Objective:
Prior research has identified numerous genetic (including sex),
education, health and lifestyle factors that predict cognitive decline.
Traditional model selection approaches (e.g., backward or stepwise
selection) attempt to find one model that best fits the observed data,
risking interpretations that only the selected predictors are important. In
reality, several predictor combinations may fit similarly well but result in
different conclusions (e.g., about size and significance of parameter
estimates). In this paper we describe an alternative method,
Information-Theoretic (IT) model averaging, and apply it to characterize a
set of complex interactions in a longitudinal study on cognitive
decline.
Method:
Here we used longitudinal cognitive data from 1256 late-middle aged
adults from the Wisconsin Registry for Alzheimer’s Prevention study
to examine the effects of sex, Apolipoprotein E (APOE)
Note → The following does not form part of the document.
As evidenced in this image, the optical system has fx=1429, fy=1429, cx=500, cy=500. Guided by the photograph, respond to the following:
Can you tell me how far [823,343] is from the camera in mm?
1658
ɛ4 allele (non-modifiable factors), and literacy achievement
(modifiable) on cognitive decline. For each outcome, we applied IT model
averaging to a set of models with different combinations of interactions
among sex, APOE, literacy, and age.
Results:
For a list-learning test, model-averaged results showed better
performance for women vs men, with faster decline among men; increased
literacy was associated with better performance, particularly among men.
APOE had less of an association with cognitive
performance in this age range (~40–70).
Conclusions:
These results illustrate the utility of the IT approach and point to
literacy as a potential modifier of cognitive decline. Whether the
protective effect of literacy is due to educational attainment or intrinsic
verbal intellectual ability is the topic of ongoing work.